⨠AI Insights & Summary
Six Feet Up is seeking a highly skilled Senior Data Engineer to spearhead the design and implementation of secure, scalable data systems. This role offers a unique opportunity to leverage cutting-edge cloud technologies and apply deep technical leadership to solve complex data challenges, directly impacting client success and advancing innovative solutions. If you are passionate about transforming raw data into actionable insights and building robust, production-ready systems, this is your chance to make a significant impact in a forward-thinking company.
Senior Data Engineer - Remote (USA)
About the Role
Six Feet Up is looking for a Senior Data Engineer with extensive experience in designing, building, and maintaining secure, scalable data systems. You will collaborate with cross-functional teams to transform intricate data challenges into reliable production solutions, focusing on data pipelines, processing workflows, data quality, and supporting machine learning initiatives.

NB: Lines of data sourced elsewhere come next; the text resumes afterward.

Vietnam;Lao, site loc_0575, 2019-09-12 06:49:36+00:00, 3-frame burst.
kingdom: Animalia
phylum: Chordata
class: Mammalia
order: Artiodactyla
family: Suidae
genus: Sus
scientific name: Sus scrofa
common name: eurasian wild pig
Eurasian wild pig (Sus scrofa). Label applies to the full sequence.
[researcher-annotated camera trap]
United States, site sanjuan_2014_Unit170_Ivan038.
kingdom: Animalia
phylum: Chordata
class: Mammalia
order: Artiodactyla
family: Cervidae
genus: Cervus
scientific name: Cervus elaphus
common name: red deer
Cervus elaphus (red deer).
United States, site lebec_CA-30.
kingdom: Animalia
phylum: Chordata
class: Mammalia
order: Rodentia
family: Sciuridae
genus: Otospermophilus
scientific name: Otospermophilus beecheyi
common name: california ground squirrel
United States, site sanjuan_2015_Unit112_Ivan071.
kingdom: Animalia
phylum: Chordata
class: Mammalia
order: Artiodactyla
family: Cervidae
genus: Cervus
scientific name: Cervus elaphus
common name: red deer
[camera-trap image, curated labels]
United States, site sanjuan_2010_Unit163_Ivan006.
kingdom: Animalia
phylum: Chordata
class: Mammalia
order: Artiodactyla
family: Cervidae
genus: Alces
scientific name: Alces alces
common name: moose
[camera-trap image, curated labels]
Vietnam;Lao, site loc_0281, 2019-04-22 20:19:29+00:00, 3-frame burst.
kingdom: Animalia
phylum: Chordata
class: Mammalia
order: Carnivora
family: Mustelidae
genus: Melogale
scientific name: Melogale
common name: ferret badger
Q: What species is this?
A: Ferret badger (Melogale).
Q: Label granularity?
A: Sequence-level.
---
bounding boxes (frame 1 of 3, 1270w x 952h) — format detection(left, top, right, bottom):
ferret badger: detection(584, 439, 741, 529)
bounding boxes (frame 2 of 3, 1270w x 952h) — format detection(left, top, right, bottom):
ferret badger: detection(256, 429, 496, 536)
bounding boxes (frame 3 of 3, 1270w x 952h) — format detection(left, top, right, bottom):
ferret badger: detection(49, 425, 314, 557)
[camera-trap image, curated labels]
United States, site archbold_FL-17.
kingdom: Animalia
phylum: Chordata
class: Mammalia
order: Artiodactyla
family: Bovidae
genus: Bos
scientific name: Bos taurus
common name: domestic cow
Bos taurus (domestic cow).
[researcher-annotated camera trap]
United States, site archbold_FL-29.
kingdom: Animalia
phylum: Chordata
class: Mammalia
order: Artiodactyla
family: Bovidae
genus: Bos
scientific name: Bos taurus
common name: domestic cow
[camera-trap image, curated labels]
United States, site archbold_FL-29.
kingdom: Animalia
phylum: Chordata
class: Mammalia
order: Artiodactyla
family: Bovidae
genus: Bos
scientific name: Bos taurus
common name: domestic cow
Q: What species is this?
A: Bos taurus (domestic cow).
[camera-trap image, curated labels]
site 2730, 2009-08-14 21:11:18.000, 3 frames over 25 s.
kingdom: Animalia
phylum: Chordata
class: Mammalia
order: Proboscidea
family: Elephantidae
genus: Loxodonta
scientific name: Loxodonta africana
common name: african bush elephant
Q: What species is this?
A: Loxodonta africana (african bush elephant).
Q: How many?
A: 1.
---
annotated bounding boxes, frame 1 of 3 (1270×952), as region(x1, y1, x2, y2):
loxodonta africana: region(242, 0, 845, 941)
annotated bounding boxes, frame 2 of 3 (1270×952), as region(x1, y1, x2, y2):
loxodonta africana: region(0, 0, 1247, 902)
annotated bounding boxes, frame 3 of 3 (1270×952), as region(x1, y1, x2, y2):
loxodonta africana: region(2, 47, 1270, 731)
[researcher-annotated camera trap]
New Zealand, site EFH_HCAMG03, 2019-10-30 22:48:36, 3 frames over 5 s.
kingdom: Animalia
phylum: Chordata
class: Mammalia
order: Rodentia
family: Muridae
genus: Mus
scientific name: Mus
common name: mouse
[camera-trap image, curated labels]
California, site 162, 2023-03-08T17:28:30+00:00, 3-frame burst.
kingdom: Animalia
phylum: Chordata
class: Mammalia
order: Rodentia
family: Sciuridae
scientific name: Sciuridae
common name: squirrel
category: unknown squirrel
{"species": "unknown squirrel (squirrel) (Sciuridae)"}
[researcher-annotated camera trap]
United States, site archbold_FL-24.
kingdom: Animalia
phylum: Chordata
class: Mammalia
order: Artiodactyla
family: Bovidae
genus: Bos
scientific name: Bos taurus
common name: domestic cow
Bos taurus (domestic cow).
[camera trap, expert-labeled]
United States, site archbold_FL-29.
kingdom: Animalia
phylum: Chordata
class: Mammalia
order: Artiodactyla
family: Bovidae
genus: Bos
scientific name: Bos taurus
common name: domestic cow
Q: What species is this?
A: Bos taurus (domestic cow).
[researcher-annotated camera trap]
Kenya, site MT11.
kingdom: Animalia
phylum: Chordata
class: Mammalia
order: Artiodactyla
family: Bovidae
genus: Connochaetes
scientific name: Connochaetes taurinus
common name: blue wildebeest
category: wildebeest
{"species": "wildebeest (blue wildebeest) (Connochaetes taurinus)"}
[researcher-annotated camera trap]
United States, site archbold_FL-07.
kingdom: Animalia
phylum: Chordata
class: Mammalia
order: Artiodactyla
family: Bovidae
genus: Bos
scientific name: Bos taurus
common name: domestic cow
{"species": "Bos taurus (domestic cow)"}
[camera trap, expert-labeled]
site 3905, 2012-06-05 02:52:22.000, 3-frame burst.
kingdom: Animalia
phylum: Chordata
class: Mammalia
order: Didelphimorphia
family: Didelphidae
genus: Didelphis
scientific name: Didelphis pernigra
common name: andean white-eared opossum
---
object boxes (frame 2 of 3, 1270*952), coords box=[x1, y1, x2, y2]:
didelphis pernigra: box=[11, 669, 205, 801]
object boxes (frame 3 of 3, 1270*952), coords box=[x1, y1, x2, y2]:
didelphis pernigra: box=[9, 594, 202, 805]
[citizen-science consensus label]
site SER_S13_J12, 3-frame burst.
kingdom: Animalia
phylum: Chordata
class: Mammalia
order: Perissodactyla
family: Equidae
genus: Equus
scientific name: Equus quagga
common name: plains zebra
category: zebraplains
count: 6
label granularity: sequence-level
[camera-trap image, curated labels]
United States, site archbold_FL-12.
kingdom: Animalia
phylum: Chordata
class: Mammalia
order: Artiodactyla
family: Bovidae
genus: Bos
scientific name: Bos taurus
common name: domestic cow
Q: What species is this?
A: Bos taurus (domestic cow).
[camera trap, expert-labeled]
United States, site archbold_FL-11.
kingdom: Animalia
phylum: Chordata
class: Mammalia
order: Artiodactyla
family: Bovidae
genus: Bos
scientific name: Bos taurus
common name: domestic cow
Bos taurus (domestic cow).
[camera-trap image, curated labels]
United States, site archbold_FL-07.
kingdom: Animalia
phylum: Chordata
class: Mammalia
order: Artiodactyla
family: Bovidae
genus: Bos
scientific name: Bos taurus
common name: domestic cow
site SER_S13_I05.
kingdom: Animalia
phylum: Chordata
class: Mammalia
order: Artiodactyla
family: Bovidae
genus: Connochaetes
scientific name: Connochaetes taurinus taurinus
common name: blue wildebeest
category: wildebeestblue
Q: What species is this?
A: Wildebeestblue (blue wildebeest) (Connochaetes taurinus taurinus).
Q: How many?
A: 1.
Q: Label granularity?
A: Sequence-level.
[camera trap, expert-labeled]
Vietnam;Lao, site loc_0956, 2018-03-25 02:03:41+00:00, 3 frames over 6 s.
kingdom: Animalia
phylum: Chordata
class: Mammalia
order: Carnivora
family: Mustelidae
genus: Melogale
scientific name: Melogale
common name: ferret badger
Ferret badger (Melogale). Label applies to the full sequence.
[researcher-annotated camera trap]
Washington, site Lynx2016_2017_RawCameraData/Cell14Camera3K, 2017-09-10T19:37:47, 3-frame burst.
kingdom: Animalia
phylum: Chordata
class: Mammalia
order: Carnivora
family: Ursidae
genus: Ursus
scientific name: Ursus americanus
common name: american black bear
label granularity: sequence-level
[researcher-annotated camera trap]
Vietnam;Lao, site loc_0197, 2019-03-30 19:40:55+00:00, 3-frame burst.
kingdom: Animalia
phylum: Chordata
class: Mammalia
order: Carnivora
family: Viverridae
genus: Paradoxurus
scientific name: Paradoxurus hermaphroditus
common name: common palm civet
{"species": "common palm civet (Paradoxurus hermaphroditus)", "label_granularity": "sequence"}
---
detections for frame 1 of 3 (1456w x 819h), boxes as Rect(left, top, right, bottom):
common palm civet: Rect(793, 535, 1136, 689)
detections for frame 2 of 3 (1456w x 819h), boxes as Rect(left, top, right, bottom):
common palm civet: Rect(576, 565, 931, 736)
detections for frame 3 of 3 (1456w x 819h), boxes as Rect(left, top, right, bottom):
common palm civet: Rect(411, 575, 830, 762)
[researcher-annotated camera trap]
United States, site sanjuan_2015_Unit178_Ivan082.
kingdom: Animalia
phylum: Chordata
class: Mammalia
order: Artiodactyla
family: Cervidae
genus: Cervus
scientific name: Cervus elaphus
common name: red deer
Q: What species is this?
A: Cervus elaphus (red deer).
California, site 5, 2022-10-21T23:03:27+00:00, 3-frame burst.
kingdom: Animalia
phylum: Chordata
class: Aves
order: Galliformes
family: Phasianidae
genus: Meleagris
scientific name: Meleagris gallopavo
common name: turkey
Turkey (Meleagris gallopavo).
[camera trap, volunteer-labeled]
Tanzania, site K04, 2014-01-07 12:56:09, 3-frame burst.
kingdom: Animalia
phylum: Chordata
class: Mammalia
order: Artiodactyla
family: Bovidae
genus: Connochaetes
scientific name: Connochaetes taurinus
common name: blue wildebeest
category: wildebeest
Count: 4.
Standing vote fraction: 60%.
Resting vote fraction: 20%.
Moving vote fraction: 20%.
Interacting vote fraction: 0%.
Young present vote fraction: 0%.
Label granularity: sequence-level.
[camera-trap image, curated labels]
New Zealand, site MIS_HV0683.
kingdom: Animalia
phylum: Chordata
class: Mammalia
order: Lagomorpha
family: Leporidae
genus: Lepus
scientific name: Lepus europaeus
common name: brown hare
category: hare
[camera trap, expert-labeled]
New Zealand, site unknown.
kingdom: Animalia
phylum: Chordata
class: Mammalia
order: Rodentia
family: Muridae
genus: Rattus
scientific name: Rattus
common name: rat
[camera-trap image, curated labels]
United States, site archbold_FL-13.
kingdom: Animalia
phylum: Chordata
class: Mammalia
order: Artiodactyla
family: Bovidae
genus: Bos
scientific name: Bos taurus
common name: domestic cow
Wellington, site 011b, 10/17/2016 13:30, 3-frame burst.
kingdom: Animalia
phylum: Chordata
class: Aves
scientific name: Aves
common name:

This role requires technical leadership, sound engineering judgment, and strong communication skills to tackle ambiguous data problems, spanning data engineering, cloud infrastructure, machine learning support, and production software delivery.
Responsibilities
- Design, build, and maintain robust, scalable data pipelines.
- Develop ETL/ELT workflows for data collection, transformation, validation, and storage.
- Work with cloud-based data processing and storage systems.
- Implement data validation, quality checks, monitoring, and transformation workflows.
- Process complex datasets, including noisy, high-volume, time-series, sensor, or device-generated data.
- Support machine learning workflows, including data preparation, model training, evaluation, and production integration.
- Collaborate with data scientists, researchers, software engineers, and client stakeholders.
- Translate prototype data workflows into reliable, maintainable production systems.
- Create well-documented, testable, and secure systems ready for audit.
- Communicate technical tradeoffs clearly to both technical and non-technical audiences.
Requirements
- Strong Hands-on Experience:
- Data pipeline architecture and implementation.
- ETL/ELT orchestration tools (e.g., Airflow, Dagster).
- Python-based data engineering and processing tools.
- Cloud-based data infrastructure, storage, and processing.
- Data modeling, schema design, validation, and quality control.
- Working with public, proprietary, structured, and unstructured datasets.
- Time-series, sensor, IoT, or other high-volume data sources.
- Supporting machine learning or data science teams with reliable data workflows.
- Building reproducible, testable, and maintainable data systems.
- Version control, automated testing, and collaborative software development practices.
- Strong Candidates May Also Have Experience With:
- Machine learning pipelines (classification, prediction, recommendation, categorization).
- MLOps, model evaluation, experiment tracking, reproducible ML workflows.
- Processing noisy signal data requiring cleaning, filtering, or feature extraction.
- Healthcare, digital health, research, or regulated software environments.
- HIPAA, privacy-preserving data architecture, secure cloud data processing.
- Working with sensitive, clinical, or user-generated data.
- Scaling early-stage algorithms into production-ready systems for researchers.
- Designing systems supporting thousands of users.
- A Plus:
- Containers, CI/CD, DevOps practices, or Kubernetes.
- AWS, Google Cloud, Azure, or similar cloud platforms.
- Consumer analytics, dashboards, or data visualization products.
- Supporting FDA, SaMD, clinical validation, audit, or regulatory documentation.
- Designing secure data workflows for privacy-sensitive applications.
About You
You are a senior engineer who brings structure to ambiguous technical challenges. You ask thoughtful questions, identify risks early, and balance research needs, business goals, engineering quality, and long-term maintainability. You prioritize data quality, privacy, testing, documentation, and clear communication. You are comfortable designing architecture, writing production code, reviewing data workflows, and collaborating with diverse technical backgrounds. You enjoy helping clients transition from ideas and prototypes to secure, scalable, production-ready systems.